Surrounded by her co-workers just outside the critical care unit on the second floor of DHR Health, Moure was presented with the DAISY (Diseases Attacking the Immune System) Award after being nominated by the man whose life she saved, as well as the Trauma Nurse Excellence Award.

Moure said that she did not realize the gravity of the situation until the ceremony, when she was able to watch a video of the man she saved thanking her for her actions.

“That’s when it really hit me,” she said. “Here at work, we do this all the time. All of us here save lives here at work inside the hospital. This was a little different because it was out in the street. I guess it took him saying that I saved his life because sometimes we don’t think about it that way. We just think about doing interventions and doing everything we can. It’s just what we do.”

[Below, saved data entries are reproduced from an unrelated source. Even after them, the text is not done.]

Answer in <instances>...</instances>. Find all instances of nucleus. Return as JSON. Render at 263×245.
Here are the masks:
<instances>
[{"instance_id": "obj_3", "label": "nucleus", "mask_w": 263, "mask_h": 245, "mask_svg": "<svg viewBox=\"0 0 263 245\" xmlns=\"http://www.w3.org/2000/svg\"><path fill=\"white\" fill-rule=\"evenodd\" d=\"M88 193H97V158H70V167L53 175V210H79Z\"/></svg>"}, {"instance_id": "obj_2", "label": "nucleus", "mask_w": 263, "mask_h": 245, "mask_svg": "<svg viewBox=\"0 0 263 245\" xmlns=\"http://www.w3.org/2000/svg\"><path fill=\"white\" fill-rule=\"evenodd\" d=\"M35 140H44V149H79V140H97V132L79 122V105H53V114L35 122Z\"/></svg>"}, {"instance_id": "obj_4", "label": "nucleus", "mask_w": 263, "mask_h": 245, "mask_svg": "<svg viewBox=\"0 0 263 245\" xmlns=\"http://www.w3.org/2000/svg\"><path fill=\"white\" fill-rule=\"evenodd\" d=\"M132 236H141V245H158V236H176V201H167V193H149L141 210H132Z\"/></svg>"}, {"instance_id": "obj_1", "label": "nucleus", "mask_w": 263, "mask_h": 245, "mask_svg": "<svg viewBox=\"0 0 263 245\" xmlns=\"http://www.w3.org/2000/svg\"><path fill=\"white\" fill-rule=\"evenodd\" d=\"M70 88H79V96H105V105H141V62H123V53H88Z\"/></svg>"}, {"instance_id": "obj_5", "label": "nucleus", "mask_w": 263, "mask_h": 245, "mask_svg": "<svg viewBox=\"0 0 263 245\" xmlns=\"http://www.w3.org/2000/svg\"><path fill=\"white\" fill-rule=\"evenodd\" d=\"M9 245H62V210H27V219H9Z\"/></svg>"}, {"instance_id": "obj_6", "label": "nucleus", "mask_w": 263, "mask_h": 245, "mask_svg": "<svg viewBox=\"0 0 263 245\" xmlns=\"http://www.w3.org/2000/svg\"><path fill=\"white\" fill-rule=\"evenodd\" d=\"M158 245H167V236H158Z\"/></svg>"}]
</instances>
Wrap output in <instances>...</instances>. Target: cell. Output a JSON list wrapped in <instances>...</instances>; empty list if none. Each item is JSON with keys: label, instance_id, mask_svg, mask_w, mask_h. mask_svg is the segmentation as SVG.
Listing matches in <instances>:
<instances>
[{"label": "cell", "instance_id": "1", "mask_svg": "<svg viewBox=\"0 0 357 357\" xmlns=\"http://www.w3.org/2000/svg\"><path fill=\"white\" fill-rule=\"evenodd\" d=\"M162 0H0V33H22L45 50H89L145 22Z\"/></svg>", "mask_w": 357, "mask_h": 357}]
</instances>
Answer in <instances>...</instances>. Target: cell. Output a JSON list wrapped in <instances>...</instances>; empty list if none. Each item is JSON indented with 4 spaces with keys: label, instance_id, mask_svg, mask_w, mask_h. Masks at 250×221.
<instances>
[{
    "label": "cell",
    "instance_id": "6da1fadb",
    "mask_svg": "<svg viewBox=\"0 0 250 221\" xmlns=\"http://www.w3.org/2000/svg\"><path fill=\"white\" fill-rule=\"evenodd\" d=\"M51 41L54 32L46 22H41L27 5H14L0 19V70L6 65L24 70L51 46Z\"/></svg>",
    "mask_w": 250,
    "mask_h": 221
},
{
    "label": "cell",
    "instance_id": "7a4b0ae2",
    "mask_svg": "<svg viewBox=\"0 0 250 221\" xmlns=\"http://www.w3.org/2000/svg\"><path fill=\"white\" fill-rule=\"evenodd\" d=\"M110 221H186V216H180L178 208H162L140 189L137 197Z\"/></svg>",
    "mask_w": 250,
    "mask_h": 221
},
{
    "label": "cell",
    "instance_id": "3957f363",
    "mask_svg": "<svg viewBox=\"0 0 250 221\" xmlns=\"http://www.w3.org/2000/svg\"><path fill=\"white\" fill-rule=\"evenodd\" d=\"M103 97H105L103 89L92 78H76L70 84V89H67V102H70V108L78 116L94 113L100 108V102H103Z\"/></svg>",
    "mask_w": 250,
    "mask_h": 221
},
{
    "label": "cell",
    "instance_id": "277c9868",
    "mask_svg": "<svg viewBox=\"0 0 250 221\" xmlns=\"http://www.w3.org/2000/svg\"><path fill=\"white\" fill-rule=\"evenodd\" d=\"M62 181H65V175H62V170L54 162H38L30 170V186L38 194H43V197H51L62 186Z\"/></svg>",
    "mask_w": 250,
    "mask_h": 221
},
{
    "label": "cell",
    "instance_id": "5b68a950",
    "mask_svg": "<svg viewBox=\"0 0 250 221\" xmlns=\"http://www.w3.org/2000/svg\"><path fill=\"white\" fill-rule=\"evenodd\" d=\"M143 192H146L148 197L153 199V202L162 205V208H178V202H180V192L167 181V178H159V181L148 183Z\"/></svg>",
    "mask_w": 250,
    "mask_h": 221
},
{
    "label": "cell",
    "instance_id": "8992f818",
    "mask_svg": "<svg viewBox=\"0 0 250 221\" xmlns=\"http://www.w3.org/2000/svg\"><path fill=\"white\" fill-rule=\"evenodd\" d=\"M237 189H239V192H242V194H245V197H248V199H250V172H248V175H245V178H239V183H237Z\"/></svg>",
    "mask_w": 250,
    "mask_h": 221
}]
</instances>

Moure’s immediate supervisor, Intensive Care Unit Director Anna Martinez, said that she was proud of her, but also in disbelief by the entire scenario.

“As a nurse, we go into nursing because we want to help people, our patients and the community,” Martinez said. “This situation that she was placed in is a testament to her choices in becoming a nurse and helping those around her — especially in the community, first-hand. I imagine that it must have been really scary, but her quick thinking as a nurse and her training kicked in, and she just did what needed to be done in that moment.”


Editor’s note: This story’s headline was changed for clarity.